On a serious note be kind to your self. We are not robots. I have a 2 and a a 6 year old. They are generally very good kids but they have their moments. I have snapped in the past at them and I am a very laid back person. I think most parents has at some stage. Discipline is very important and started earlier the better in my experience, as soon as they get to that age where they start testing the boundaries. Solid predictable bedtime routine I find is a top tool. Persistence and not surrendering to child terrorism. With my first child we spent weeks of her getting out of bed, screaming at the gates etc. We just kept calmly kept picking her up and putting into bed without looking at her or acknowledging her. Eventually our resolve won an bed time were a breeze. Are the children loved and was anyone hurt? If you answered yes and the no all is good.

Garlicansapphire · 01/09/2017 23:07

Its understandable but not desirable to totally lose it. As you recognised. I sympathise its not a good feeling at all.

Properly say sorry in the morning and then talk about it and explain - when its not bedtime and you are calm why it must not carry on and what the consequences will be - take away a toy or a privilege and then hold the line in a calm way. If you feel like you're tipping over and losing it literally walk away and take a timeout.

I agree with separate supervised calm bedtimes for each - bath, story, milk - whatever is a good wind down and calming process. And stick around till 2yr old is settled. Then maybe do 4 yr olds routine in a different room, your bedroom maybe for her calm story routine etc and maybe treat her a little differently - as the more grown up one who Mummy needs to be her little helper etc.

Good luck...WE've all lost it - we are human beings afterall but move on to a better place. I hope they improve and you get a break from the cycle.

Summerswallow · 01/09/2017 23:09

Poor you, it does sound like a nightmare and it's not surprising you snapped.

I would divide and conquer for a few weeks at least. Put the lightest child to bed in your bed, and get to sleep, put the 4 year old in her own bed with star chart/bribes/incentives as you see fit (or the Supernanny 'it's nighttime' no eye contact, just keep returning technique which is very firm but fair and calm for night I think) and then get her to sleep, them move the younger one into that room (or even leave her in the other room in her own bed/shared with you if you are on your own).

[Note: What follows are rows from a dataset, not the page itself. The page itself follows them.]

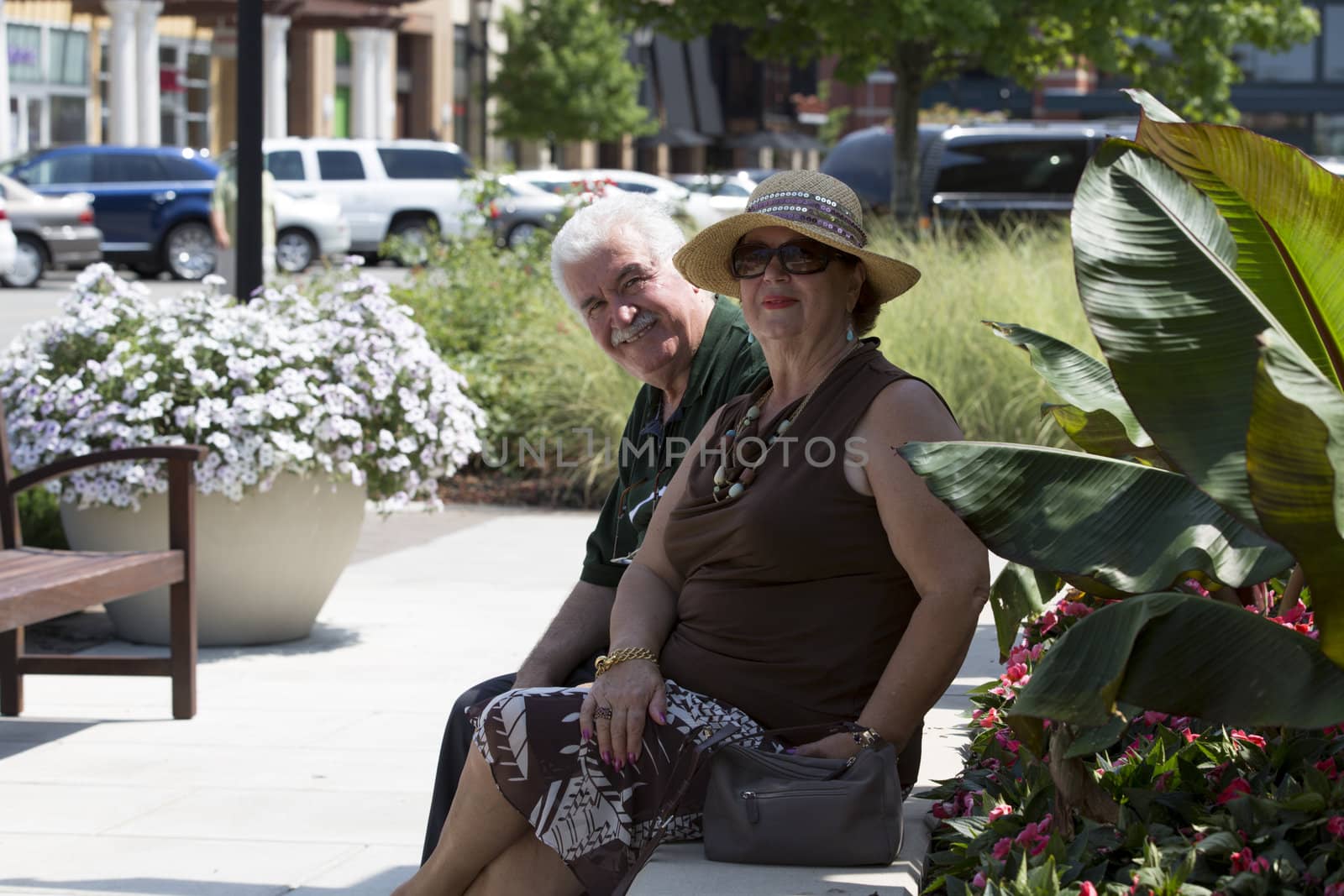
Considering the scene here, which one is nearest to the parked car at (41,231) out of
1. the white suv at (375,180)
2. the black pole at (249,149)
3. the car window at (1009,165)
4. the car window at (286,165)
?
the car window at (286,165)

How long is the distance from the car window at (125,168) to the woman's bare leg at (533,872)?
24087 mm

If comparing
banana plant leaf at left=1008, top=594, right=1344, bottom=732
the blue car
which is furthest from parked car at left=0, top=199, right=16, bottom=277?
banana plant leaf at left=1008, top=594, right=1344, bottom=732

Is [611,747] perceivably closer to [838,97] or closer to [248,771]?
[248,771]

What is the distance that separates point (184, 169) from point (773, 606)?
79.2 feet

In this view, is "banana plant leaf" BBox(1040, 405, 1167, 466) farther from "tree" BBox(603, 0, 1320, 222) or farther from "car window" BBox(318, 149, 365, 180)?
"car window" BBox(318, 149, 365, 180)

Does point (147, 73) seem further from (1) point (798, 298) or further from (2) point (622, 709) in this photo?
(2) point (622, 709)

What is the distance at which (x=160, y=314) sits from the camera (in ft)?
20.5

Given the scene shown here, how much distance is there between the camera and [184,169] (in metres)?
25.6

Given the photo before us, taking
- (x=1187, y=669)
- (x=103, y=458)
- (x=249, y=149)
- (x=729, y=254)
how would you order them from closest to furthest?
(x=1187, y=669), (x=729, y=254), (x=103, y=458), (x=249, y=149)

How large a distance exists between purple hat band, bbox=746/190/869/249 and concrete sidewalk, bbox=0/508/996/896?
1.03 meters

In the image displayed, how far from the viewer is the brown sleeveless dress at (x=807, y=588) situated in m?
2.91

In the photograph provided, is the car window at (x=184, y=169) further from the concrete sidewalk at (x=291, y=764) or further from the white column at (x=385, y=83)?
the concrete sidewalk at (x=291, y=764)

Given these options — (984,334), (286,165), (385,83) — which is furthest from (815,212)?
(385,83)

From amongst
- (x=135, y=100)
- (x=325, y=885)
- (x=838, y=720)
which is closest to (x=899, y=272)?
(x=838, y=720)
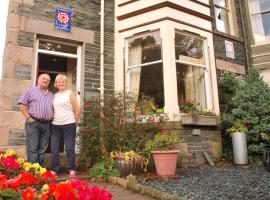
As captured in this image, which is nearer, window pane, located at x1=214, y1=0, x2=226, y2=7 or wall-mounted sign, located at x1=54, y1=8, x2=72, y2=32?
wall-mounted sign, located at x1=54, y1=8, x2=72, y2=32

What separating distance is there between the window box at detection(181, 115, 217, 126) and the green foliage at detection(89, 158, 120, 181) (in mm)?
2215

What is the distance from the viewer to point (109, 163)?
540 cm

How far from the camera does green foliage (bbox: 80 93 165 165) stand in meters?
5.71

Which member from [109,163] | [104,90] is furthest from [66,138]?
[104,90]

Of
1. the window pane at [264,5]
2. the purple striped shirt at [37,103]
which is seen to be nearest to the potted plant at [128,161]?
the purple striped shirt at [37,103]

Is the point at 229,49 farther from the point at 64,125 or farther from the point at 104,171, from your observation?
the point at 64,125

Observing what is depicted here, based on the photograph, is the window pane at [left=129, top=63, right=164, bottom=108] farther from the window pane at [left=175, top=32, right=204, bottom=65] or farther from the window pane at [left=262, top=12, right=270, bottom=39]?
the window pane at [left=262, top=12, right=270, bottom=39]

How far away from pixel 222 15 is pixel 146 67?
14.2ft

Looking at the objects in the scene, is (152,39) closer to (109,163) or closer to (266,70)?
(109,163)

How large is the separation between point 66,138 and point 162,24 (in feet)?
13.0

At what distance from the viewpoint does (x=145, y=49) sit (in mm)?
7688

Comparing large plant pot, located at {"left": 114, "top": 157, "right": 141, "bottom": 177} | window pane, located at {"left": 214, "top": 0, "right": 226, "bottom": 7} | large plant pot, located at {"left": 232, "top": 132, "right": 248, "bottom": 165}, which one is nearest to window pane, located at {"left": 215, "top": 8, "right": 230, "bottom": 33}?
window pane, located at {"left": 214, "top": 0, "right": 226, "bottom": 7}

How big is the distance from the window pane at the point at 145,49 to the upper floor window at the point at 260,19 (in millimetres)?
4941

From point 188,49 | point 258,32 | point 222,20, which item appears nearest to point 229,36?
point 222,20
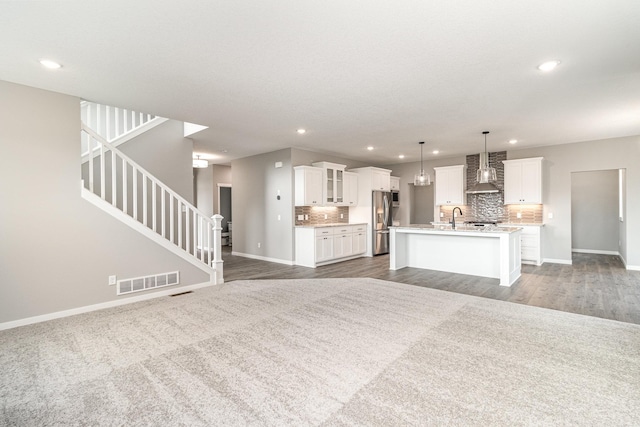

You can't go on with them both trashing everything night after night and it sounds like they are winding each other up and egging each other on, so you do need to break the pattern.

Summerswallow · 01/09/2017 23:13

It's also not worth putting them both to bed at 7 for several hours of bouncing about ending with screaming at 11pm. Better to get one dealt with early and the other in bed 9 onwards than this palava! Sounds like a plan. Don't beat yourself up about tonight, just plan how you can change things tomorrow to make it easier on yourself (and them, it can't be that nice for everyone to be so tired).

NoSquirrels · 01/09/2017 23:26

Do you usually do all bedtimes solo? Obviously if you have no other support then you have to get in with it, but if you have a DP to help then a two-person bedtime is much calmer.

Divide & conquer definitely sounds like a plan - I'd go all out bribery on the 4 year old of 20 minutes on the iPad while little sis is put to bed, then extra special mum & DD1 story time.

Two year olds are tough at bedtime. It'll get better!